The world’s a-buzz about the blood found in Susan Powell‘s home. Oh, and the “last will and testament” she left, saying if she appeared to have died in an accident, to look closer because it probably wasn’t one. And the fact that her son was, only weeks after her disappearance, saying “My mom’s dead.”
I found this blistering editorial from a prosecutor basically saying she would have prosecuted long ago, and she had been saying that for ages, and the investigators in the Powell case were too scared to make a move. And now an entire family is dead.
Now, for the multi-million dollar question: Who or what agency is accountable for clearly botching the investigation and indirectly causing the murders of two innocent children? What will be learned from this case that has played out in the national media since 2009? At the very least, training of our nation’s police investigators must be held to a higher standard, they must be brought up to date on all of the latest technological tools and practices to properly equip themselves to handle investigations of intimate partner violence cases.

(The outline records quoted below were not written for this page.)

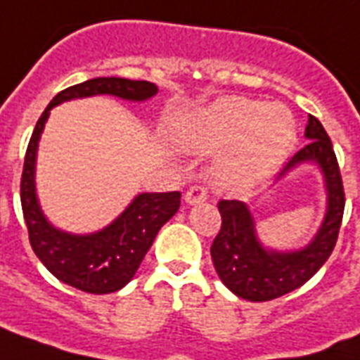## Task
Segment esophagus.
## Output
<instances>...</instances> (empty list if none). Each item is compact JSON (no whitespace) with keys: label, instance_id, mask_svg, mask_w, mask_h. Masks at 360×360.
I'll return each mask as SVG.
<instances>
[{"label":"esophagus","instance_id":"1","mask_svg":"<svg viewBox=\"0 0 360 360\" xmlns=\"http://www.w3.org/2000/svg\"><path fill=\"white\" fill-rule=\"evenodd\" d=\"M207 198V191L204 187H191L185 193V202L188 206H198L202 202H206Z\"/></svg>","mask_w":360,"mask_h":360}]
</instances>
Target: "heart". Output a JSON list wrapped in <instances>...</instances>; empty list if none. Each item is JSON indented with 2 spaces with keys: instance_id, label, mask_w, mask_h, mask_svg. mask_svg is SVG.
I'll use <instances>...</instances> for the list:
<instances>
[{
  "instance_id": "heart-1",
  "label": "heart",
  "mask_w": 360,
  "mask_h": 360,
  "mask_svg": "<svg viewBox=\"0 0 360 360\" xmlns=\"http://www.w3.org/2000/svg\"><path fill=\"white\" fill-rule=\"evenodd\" d=\"M295 141L292 114L282 105L246 97H223L191 114L177 129V143L191 153L229 147L225 167L240 177L271 172Z\"/></svg>"
}]
</instances>
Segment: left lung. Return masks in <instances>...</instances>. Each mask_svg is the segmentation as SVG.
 Wrapping results in <instances>:
<instances>
[{
    "label": "left lung",
    "mask_w": 360,
    "mask_h": 360,
    "mask_svg": "<svg viewBox=\"0 0 360 360\" xmlns=\"http://www.w3.org/2000/svg\"><path fill=\"white\" fill-rule=\"evenodd\" d=\"M302 150L292 156L275 177V187L288 173L311 164L322 173L326 212L315 236L302 248L275 250L265 246L257 231L252 210L240 200H221V231L212 244V259L221 282L234 295L248 302H269L294 292L326 263L336 246L342 225L343 196L342 175L328 133L315 116L309 114Z\"/></svg>",
    "instance_id": "1"
}]
</instances>
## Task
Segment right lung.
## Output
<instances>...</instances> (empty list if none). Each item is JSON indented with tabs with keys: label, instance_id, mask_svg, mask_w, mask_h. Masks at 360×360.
<instances>
[{
	"label": "right lung",
	"instance_id": "right-lung-1",
	"mask_svg": "<svg viewBox=\"0 0 360 360\" xmlns=\"http://www.w3.org/2000/svg\"><path fill=\"white\" fill-rule=\"evenodd\" d=\"M158 87L150 82L126 78H93L72 85L53 97L39 116L24 156L20 202L34 254L49 273L68 286L87 294H112L131 281L156 234L181 206V193H141L122 214L95 233H68L53 225L39 204L36 191L38 146L51 108L74 98L110 95L129 103L154 97Z\"/></svg>",
	"mask_w": 360,
	"mask_h": 360
}]
</instances>
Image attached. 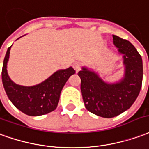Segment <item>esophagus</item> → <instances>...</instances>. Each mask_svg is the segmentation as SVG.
Here are the masks:
<instances>
[{
	"label": "esophagus",
	"mask_w": 149,
	"mask_h": 149,
	"mask_svg": "<svg viewBox=\"0 0 149 149\" xmlns=\"http://www.w3.org/2000/svg\"><path fill=\"white\" fill-rule=\"evenodd\" d=\"M73 68L75 70V71H79L81 68V64L78 62H75V63H73Z\"/></svg>",
	"instance_id": "obj_1"
}]
</instances>
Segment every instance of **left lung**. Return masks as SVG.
Wrapping results in <instances>:
<instances>
[{
	"label": "left lung",
	"mask_w": 149,
	"mask_h": 149,
	"mask_svg": "<svg viewBox=\"0 0 149 149\" xmlns=\"http://www.w3.org/2000/svg\"><path fill=\"white\" fill-rule=\"evenodd\" d=\"M114 45L123 54L125 75L120 83L107 84L95 73L86 68L79 72L85 107L90 112L104 118H112L130 108L140 93L143 79L141 56L127 40L116 35Z\"/></svg>",
	"instance_id": "obj_1"
}]
</instances>
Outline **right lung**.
Here are the masks:
<instances>
[{"instance_id": "obj_1", "label": "right lung", "mask_w": 149, "mask_h": 149, "mask_svg": "<svg viewBox=\"0 0 149 149\" xmlns=\"http://www.w3.org/2000/svg\"><path fill=\"white\" fill-rule=\"evenodd\" d=\"M11 46L5 54L1 72L3 86L10 101L23 113L31 116H42L55 110L63 86L75 70L72 67L60 70L36 86L17 85L9 79L6 69Z\"/></svg>"}]
</instances>
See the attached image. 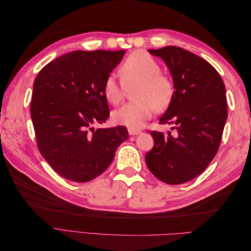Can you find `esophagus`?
<instances>
[{"mask_svg": "<svg viewBox=\"0 0 251 251\" xmlns=\"http://www.w3.org/2000/svg\"><path fill=\"white\" fill-rule=\"evenodd\" d=\"M127 132L131 136H135V135H138V134L141 133L140 130H136V128H128Z\"/></svg>", "mask_w": 251, "mask_h": 251, "instance_id": "34e87169", "label": "esophagus"}]
</instances>
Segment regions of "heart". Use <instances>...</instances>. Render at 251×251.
I'll use <instances>...</instances> for the list:
<instances>
[{
  "label": "heart",
  "mask_w": 251,
  "mask_h": 251,
  "mask_svg": "<svg viewBox=\"0 0 251 251\" xmlns=\"http://www.w3.org/2000/svg\"><path fill=\"white\" fill-rule=\"evenodd\" d=\"M121 82L110 75L105 78L102 92L105 100L118 104L124 100L126 89L137 86L133 92L136 100L125 104L113 113V121L130 128L142 126L154 115L156 108L163 110L171 103L175 87L172 78L161 73V67L149 53L137 50L132 52L119 69Z\"/></svg>",
  "instance_id": "1"
}]
</instances>
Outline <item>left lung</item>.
Listing matches in <instances>:
<instances>
[{"label":"left lung","instance_id":"obj_1","mask_svg":"<svg viewBox=\"0 0 251 251\" xmlns=\"http://www.w3.org/2000/svg\"><path fill=\"white\" fill-rule=\"evenodd\" d=\"M149 52L164 60L173 76L174 97L159 124L173 125L176 131H149L154 147L146 162L164 183L181 184L199 176L217 154L227 119L225 86L214 67L185 49Z\"/></svg>","mask_w":251,"mask_h":251}]
</instances>
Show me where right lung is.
<instances>
[{
    "instance_id": "1",
    "label": "right lung",
    "mask_w": 251,
    "mask_h": 251,
    "mask_svg": "<svg viewBox=\"0 0 251 251\" xmlns=\"http://www.w3.org/2000/svg\"><path fill=\"white\" fill-rule=\"evenodd\" d=\"M125 50L74 51L45 66L33 83L30 113L42 156L60 176L88 182L113 161L126 126L94 128L110 115L103 82Z\"/></svg>"
}]
</instances>
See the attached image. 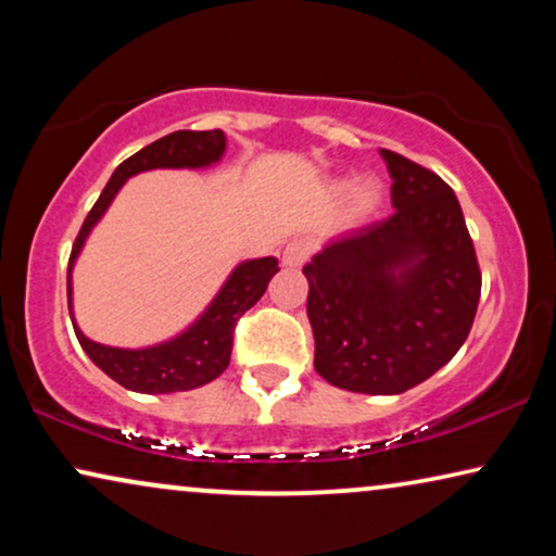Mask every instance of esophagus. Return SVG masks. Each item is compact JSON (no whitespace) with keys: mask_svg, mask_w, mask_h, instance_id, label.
<instances>
[{"mask_svg":"<svg viewBox=\"0 0 556 556\" xmlns=\"http://www.w3.org/2000/svg\"><path fill=\"white\" fill-rule=\"evenodd\" d=\"M308 242L306 240H291L283 250V255H280V263L286 265V268H301L303 263L308 261Z\"/></svg>","mask_w":556,"mask_h":556,"instance_id":"esophagus-1","label":"esophagus"}]
</instances>
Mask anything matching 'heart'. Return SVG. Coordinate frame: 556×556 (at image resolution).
I'll list each match as a JSON object with an SVG mask.
<instances>
[{"label":"heart","mask_w":556,"mask_h":556,"mask_svg":"<svg viewBox=\"0 0 556 556\" xmlns=\"http://www.w3.org/2000/svg\"><path fill=\"white\" fill-rule=\"evenodd\" d=\"M354 202L359 204L362 210H371L377 202V187L371 181H362V185L354 187Z\"/></svg>","instance_id":"obj_1"}]
</instances>
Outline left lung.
I'll return each mask as SVG.
<instances>
[{
    "mask_svg": "<svg viewBox=\"0 0 556 556\" xmlns=\"http://www.w3.org/2000/svg\"><path fill=\"white\" fill-rule=\"evenodd\" d=\"M394 212L329 240L303 268L314 367L362 394H400L453 359L481 299L458 197L435 172L390 149Z\"/></svg>",
    "mask_w": 556,
    "mask_h": 556,
    "instance_id": "obj_1",
    "label": "left lung"
}]
</instances>
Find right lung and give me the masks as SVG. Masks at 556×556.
I'll return each mask as SVG.
<instances>
[{"label":"right lung","instance_id":"right-lung-1","mask_svg":"<svg viewBox=\"0 0 556 556\" xmlns=\"http://www.w3.org/2000/svg\"><path fill=\"white\" fill-rule=\"evenodd\" d=\"M227 139L225 134L215 131H174L159 139L134 156H128L118 169L113 172L109 185L98 197L93 210L88 212L78 238H75L71 263H67V308L73 318V265L78 261L83 245H86L90 230H93L103 212L109 210L113 197L126 185L128 177L151 169H204V166L217 164L225 154ZM276 257H255V261L240 263L230 273L225 286L212 299L207 311L197 321L162 344L143 349H118L105 346L88 339L78 329L73 318L75 337H78L83 352L98 369H103L113 382L131 392L141 394H169L194 390L217 379L230 364L232 354V333L238 318L253 308L268 288L270 278L276 276Z\"/></svg>","mask_w":556,"mask_h":556}]
</instances>
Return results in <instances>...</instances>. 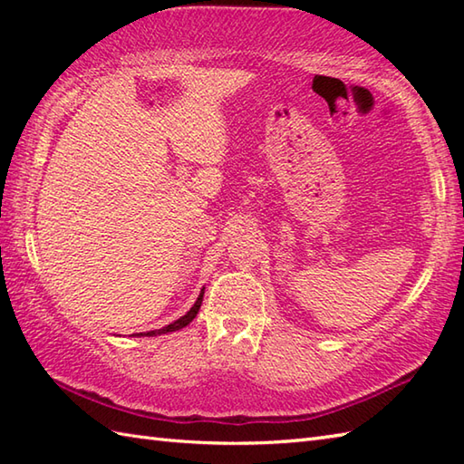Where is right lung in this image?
I'll use <instances>...</instances> for the list:
<instances>
[{"label": "right lung", "instance_id": "add662e5", "mask_svg": "<svg viewBox=\"0 0 464 464\" xmlns=\"http://www.w3.org/2000/svg\"><path fill=\"white\" fill-rule=\"evenodd\" d=\"M203 293H205V289H201V293H199V297H197V301H195V304L193 307L187 311L181 319H177V321H173L171 324H167V327H163V329H157V331H150L147 333V337H153V334H165V333H173V331H179V329H183V327H187V324H189L195 317H197V313H199V307H201V301H203ZM137 337H143V333H137Z\"/></svg>", "mask_w": 464, "mask_h": 464}]
</instances>
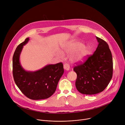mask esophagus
I'll use <instances>...</instances> for the list:
<instances>
[{"label": "esophagus", "mask_w": 125, "mask_h": 125, "mask_svg": "<svg viewBox=\"0 0 125 125\" xmlns=\"http://www.w3.org/2000/svg\"><path fill=\"white\" fill-rule=\"evenodd\" d=\"M64 69L65 70L69 71L70 70V66L68 64H64Z\"/></svg>", "instance_id": "obj_1"}]
</instances>
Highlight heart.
<instances>
[{"instance_id":"1","label":"heart","mask_w":125,"mask_h":125,"mask_svg":"<svg viewBox=\"0 0 125 125\" xmlns=\"http://www.w3.org/2000/svg\"><path fill=\"white\" fill-rule=\"evenodd\" d=\"M62 50L66 54L72 53L70 55V60L73 63H80L83 62L86 59L90 52V49L87 46L77 41L67 42L62 46ZM57 54L60 58L64 57L63 53L60 51H58Z\"/></svg>"}]
</instances>
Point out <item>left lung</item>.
Wrapping results in <instances>:
<instances>
[{
	"instance_id": "obj_1",
	"label": "left lung",
	"mask_w": 125,
	"mask_h": 125,
	"mask_svg": "<svg viewBox=\"0 0 125 125\" xmlns=\"http://www.w3.org/2000/svg\"><path fill=\"white\" fill-rule=\"evenodd\" d=\"M98 44L94 54L83 63L76 66V87L81 94L92 95L104 91L113 75V60L108 44L96 37Z\"/></svg>"
}]
</instances>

The next victim is in her home living in fear, about to be reported missing and ultimately murdered.
Well said. Certainly we should at least use this series of tragedies as a learning experience.
I hear about people like Josh and Susan and feel very lucky I have Michael. Someone who would never hurt me, who would fight to the death to defend me. Because abusive relationships are so common; probably more women have had an abusive partner at some time than not. You never know what goes on inside the walls of people’s homes.
It’s manifestly too late to prosecute Josh Powell for his crimes. But it’s not too late to find Susan and bring her to rest next to her children. It’s not too late to stop the next spousal murder from happening.
Where are you, Susan?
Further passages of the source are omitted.